Workshop 3, Stats for AI

Author

Alberto Dorantes

Published

August 19, 2025

Abstract
This is an INDIVIDUAL workshop. In this workshop we practice with excercises related to the Introduction to Linear Regression Models.

Create a new Google Colab Notebook for this Workshop and share (with Edit priviledges) it with me (cdorante@tec.mx).

For this Workshop, you have to submit the Jupyter file (.ipynb) instead of the Colab Link. You can download directly it from Colab.

The material related to this workshop is covered in Chapters 6 and 7 of my ebook. You can find my ebook at:

https://www.apradie.com/StatsBAbook/

1 CHALLENGE 1

You have to download monthly stock prices (from Yahoo Finance) from Jan 2021 to July 2023 for:

  1. The Mexican IPC market index (ticker = “^MXX”)

  2. The Walmart company (ticker = “WMT.MX”)

  3. The Alfa company (ticker = “ALFAA.MX”)

You have to:

  1. Calculate the descriptive statistics for the 3 variables (find the right data transformation) to show how a good overview of these variables

  2. Calculate the covariance and correlation between: a) The IPC return vs Walmart return, and b) the Walmart return vs the Alfa company. Explain how you calculated your results, and interpret the correlations.
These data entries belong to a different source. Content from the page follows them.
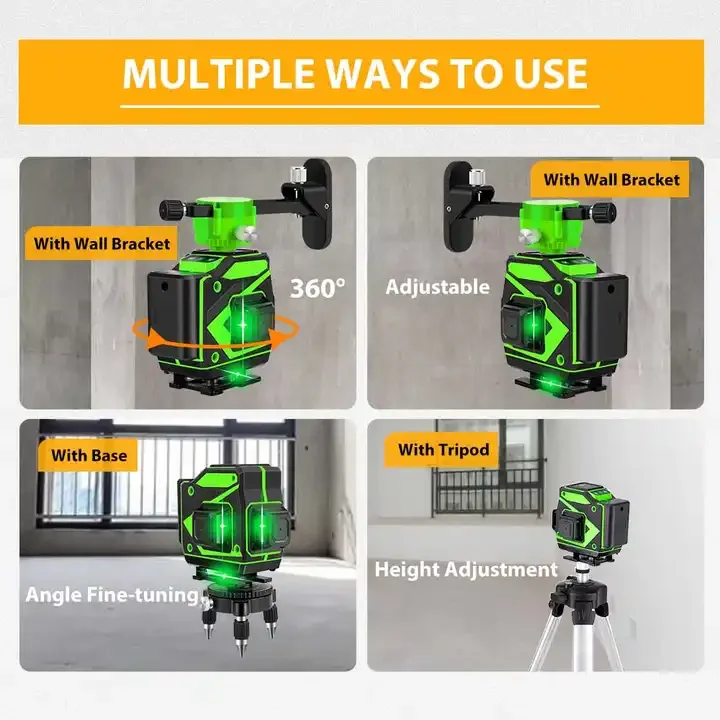 MULTIPLE WAYS TO USE

With Wall Bracket

360°

With Wall Bracket

Adjustable

With Base

Angle Fine-tuning

With Tripod

Height Adjustment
  3. What you can say about the statistical significance of the previous 2 correlations? Calculate the corresponding p-values and Explain with YOUR OWN WORDS.

2 CHALLENGE 2

Run a regression model to examine whether the Alfa return is related to the IPC return. You want to see how sensible is Alfa return with respect to the IPC return. Decide which can be the dependent variable and the independent variable, run the model and interpret the regression coefficients with your OWN WORDS.

3 CHALLENGE 3

Download the following dataset:

https://www.apradie.com/datos/SALES1.xlsx

It is an Excel file with monthly historical sales of 2 chocolate products in a Wholesaler with more than 150 stores in all Mexican states. You have to do the following analysis:

  1. Show important descriptive statistics about these 2 products that give you a good overview of sales and price performance over time. You have to decide what type of data wrangling and/or transformations you need to do, and what type of descriptive statistics can be relevant in this context. Think that you are responsible for the sales of these products at a national level, and you have to present your analysis to your boss.

  2. For each product, design a regression model to estimate their direct price elasticity. Price elasticity refers to how much sensible is a consumer product to price changes. In other words, on average what is the percentage change of volume sold with respect to percentage change in price. You have to:

  1. Decide the data wrangling/transformations and decide the dependent and the independent(s) variable(s) for each model,

  2. For each product run a regression model to estimate the price elasticity, and interpret the model WITH YOUR OWN WORDS.

  3. Besides changes in price, what other variables can you consider that might influence changes in sales volume? Just explain your ideas about this with your OWN WORDS.